▸ **PREGUNTAS DE ESTUDIO**:
A - Por favor, repite textualmente el pasaje del fragmento que empieza en "La Corte Interamericana" y sigue hasta "esencial de prevención.".
B - Según el fragmento, ¿en qué año promulgó la Asamblea Legislativa la Ley de Penalización de la Violencia contra las Mujeres?

▸ **FRAGMENTO**:
○ ○ ○

La desprotección de la mujer por la Asamblea Legislativa

Los femicidios no son casos esporádicos que simplemente “ocurren”; por contrario, son la máxima expresión de violencia en contra de la mujer, producto del orden patriarcal enraizado en la creencia de la inferioridad, sumisión y subordinación de la mujer

Los femicidios no son casos esporádicos que simplemente “ocurren”; por contrario, son la máxima expresión de violencia en contra de la mujer, producto del orden patriarcal enraizado en la creencia de la inferioridad, sumisión y subordinación de la mujer. Hace décadas, Costa Rica se comprometió a prevenir, erradicar y sancionar la violencia de género al ratificar instrumentos de derecho internacional público con relación a los derechos de las mujeres (“CEDAW” y la Convención “Belem do Pará”). Conforme a estos, la violencia contra la mujer es “cualquier acción o conducta, basada en su género, que cause muerte, daño o sufrimiento físico, sexual o psicológico a la mujer, tanto en el ámbito público como en el privado”.

La Corte Interamericana de Derechos Humanos ha resuelto que los países tienen el deber de promulgar leyes para sancionar esta violencia, por lo que resulta imperativo asegurar que los actos más graves de esta sean tipificados como delitos. Si bien el abordaje para la erradicación debe ser integral, la rendición de cuentas de los presuntos agresores ante la justicia es un mecanismo esencial de prevención.

¿Costa Rica ha cumplido con su obligación de sancionar los actos más graves de violencia de género? En el 2007, la Asamblea Legislativa promulgó la Ley de Penalización de la Violencia contra las Mujeres (Ley N.° 8589), que tipifica como delitos una serie de conductas que constituyen graves agresiones en contra de las mujeres dentro del contexto de relación de pareja. Sin embargo, injustificadamente se estableció que los delitos creados por esta ley solo aplicarían si la víctima se encuentra casada o en unión de hecho con su agresor.

○ ○ ○

▸ **MATERIAL RECOPILADO**:
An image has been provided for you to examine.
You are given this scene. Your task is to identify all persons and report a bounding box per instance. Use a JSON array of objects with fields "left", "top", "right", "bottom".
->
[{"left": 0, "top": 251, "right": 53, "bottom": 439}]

○ ○ ○

▸ **LISTA DE SOLUCIONES**:
A -
La Corte Interamericana de Derechos Humanos ha resuelto que los países tienen el deber de promulgar leyes para sancionar esta violencia, por lo que resulta imperativo asegurar que los actos más graves de esta sean tipificados como delitos. Si bien el abordaje para la erradicación debe ser integral, la rendición de cuentas de los presuntos agresores ante la justicia es un mecanismo esencial de prevención.

B - En 2007.